What is expected:
Every line below should be set down exactly as it appears.
BEGIN Provided data
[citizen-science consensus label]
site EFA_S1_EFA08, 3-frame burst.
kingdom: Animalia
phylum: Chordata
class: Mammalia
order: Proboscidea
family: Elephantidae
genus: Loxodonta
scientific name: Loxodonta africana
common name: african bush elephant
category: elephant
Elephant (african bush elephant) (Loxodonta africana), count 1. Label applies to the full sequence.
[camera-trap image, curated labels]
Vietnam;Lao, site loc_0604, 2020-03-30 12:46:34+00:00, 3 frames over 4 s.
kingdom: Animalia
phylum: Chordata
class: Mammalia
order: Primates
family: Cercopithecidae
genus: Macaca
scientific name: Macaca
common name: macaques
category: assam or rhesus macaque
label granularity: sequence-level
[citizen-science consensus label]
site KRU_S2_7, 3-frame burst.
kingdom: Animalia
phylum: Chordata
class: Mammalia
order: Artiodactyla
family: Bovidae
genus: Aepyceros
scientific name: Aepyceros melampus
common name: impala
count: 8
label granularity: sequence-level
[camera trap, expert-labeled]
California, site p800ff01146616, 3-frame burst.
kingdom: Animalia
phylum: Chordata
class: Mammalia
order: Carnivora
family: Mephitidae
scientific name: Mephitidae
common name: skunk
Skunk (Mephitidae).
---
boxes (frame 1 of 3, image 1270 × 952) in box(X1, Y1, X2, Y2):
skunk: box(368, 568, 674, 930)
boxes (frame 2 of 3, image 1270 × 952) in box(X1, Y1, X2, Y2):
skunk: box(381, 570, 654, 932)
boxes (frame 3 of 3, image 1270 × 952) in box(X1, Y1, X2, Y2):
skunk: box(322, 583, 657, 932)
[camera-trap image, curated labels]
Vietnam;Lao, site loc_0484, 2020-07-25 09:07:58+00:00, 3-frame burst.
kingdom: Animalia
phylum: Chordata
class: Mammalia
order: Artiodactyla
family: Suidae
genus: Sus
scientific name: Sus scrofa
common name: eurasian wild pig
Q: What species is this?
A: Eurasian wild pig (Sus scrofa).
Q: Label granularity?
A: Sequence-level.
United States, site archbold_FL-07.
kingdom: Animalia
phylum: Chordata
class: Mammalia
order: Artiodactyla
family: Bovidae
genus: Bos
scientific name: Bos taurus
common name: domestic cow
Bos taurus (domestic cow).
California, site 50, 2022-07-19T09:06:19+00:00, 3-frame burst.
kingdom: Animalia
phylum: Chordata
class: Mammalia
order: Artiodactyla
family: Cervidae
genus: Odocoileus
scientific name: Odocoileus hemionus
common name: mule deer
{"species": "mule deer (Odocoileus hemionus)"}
END Provided data
Answer below:
[citizen-science consensus label]
site EFA_S1_EFA08, 3-frame burst.
kingdom: Animalia
phylum: Chordata
class: Mammalia
order: Proboscidea
family: Elephantidae
genus: Loxodonta
scientific name: Loxodonta africana
common name: african bush elephant
category: elephant
Elephant (african bush elephant) (Loxodonta africana), count 1. Label applies to the full sequence.
[camera-trap image, curated labels]
Vietnam;Lao, site loc_0604, 2020-03-30 12:46:34+00:00, 3 frames over 4 s.
kingdom: Animalia
phylum: Chordata
class: Mammalia
order: Primates
family: Cercopithecidae
genus: Macaca
scientific name: Macaca
common name: macaques
category: assam or rhesus macaque
label granularity: sequence-level
[citizen-science consensus label]
site KRU_S2_7, 3-frame burst.
kingdom: Animalia
phylum: Chordata
class: Mammalia
order: Artiodactyla
family: Bovidae
genus: Aepyceros
scientific name: Aepyceros melampus
common name: impala
count: 8
label granularity: sequence-level
[camera trap, expert-labeled]
California, site p800ff01146616, 3-frame burst.
kingdom: Animalia
phylum: Chordata
class: Mammalia
order: Carnivora
family: Mephitidae
scientific name: Mephitidae
common name: skunk
Skunk (Mephitidae).
---
boxes (frame 1 of 3, image 1270 × 952) in box(X1, Y1, X2, Y2):
skunk: box(368, 568, 674, 930)
boxes (frame 2 of 3, image 1270 × 952) in box(X1, Y1, X2, Y2):
skunk: box(381, 570, 654, 932)
boxes (frame 3 of 3, image 1270 × 952) in box(X1, Y1, X2, Y2):
skunk: box(322, 583, 657, 932)
[camera-trap image, curated labels]
Vietnam;Lao, site loc_0484, 2020-07-25 09:07:58+00:00, 3-frame burst.
kingdom: Animalia
phylum: Chordata
class: Mammalia
order: Artiodactyla
family: Suidae
genus: Sus
scientific name: Sus scrofa
common name: eurasian wild pig
Q: What species is this?
A: Eurasian wild pig (Sus scrofa).
Q: Label granularity?
A: Sequence-level.
United States, site archbold_FL-07.
kingdom: Animalia
phylum: Chordata
class: Mammalia
order: Artiodactyla
family: Bovidae
genus: Bos
scientific name: Bos taurus
common name: domestic cow
Bos taurus (domestic cow).
California, site 50, 2022-07-19T09:06:19+00:00, 3-frame burst.
kingdom: Animalia
phylum: Chordata
class: Mammalia
order: Artiodactyla
family: Cervidae
genus: Odocoileus
scientific name: Odocoileus hemionus
common name: mule deer
{"species": "mule deer (Odocoileus hemionus)"}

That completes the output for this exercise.